She was content in the company of her parents, although mother at times appeared aloof, or maybe she was merely distracted, but nonetheless, she often rebuffed Imogen’s exuberant efforts at hugs and affection. Luckily, dad made up for it. His cavalcade of silly games amused and delighted Imogen for days. They played catch and she danced to swing music on his shoes. They waded through streams together looking for polliwogs, and at night she leaned into the crook of his arm as he read fantastic stories to her about magic and wizards and fairies and undiscovered lands faraway.

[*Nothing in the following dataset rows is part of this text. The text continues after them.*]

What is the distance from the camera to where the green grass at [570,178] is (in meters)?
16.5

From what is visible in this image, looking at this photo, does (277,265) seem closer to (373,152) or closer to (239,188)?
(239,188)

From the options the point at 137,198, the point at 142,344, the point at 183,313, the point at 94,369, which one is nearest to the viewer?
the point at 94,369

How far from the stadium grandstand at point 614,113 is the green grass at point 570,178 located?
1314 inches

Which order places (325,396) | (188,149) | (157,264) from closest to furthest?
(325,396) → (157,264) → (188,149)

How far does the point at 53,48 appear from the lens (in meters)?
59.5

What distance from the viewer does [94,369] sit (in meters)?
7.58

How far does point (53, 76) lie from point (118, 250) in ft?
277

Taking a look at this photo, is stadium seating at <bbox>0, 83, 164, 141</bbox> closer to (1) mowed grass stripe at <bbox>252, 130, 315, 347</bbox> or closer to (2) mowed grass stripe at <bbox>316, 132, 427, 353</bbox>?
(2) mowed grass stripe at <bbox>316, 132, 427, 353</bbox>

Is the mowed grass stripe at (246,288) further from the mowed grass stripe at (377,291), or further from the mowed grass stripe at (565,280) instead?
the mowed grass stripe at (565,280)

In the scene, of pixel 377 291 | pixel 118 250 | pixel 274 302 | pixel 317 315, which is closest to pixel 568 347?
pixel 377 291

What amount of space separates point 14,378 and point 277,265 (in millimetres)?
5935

He convinced her that trolls lived in tunnels and that the only way to get past them was to hold your breath from the beginning of the tunnel until the very end of it. Memories of daddy and Imogen counting down 3, 2, 1, entering the tunnel and both sucking in air; mom crying, “Niles, stop it, it’s dangerous,” but laughing as she said it. The blur of diverging headlights bouncing off the reflectors on the walls and roof; the thump, thump, thump of the tires on the tracks along the road inside the tunnel; the cacophonous echo of multitudinous horns honking. There was something deliciously terrifying about a tunnel, no matter how long or how scary it was. It might be haunted if it was abandoned, or creepy and dumb like the dark scary ride at the Fun Zone in Newport Beach was; or mysterious and confusing like Willie Wonka’s hallucinatory
boat ride through the tunnel that led to the chocolate factory. Trolls or no trolls, because of their special game, tunnels held a special appeal with Imogen.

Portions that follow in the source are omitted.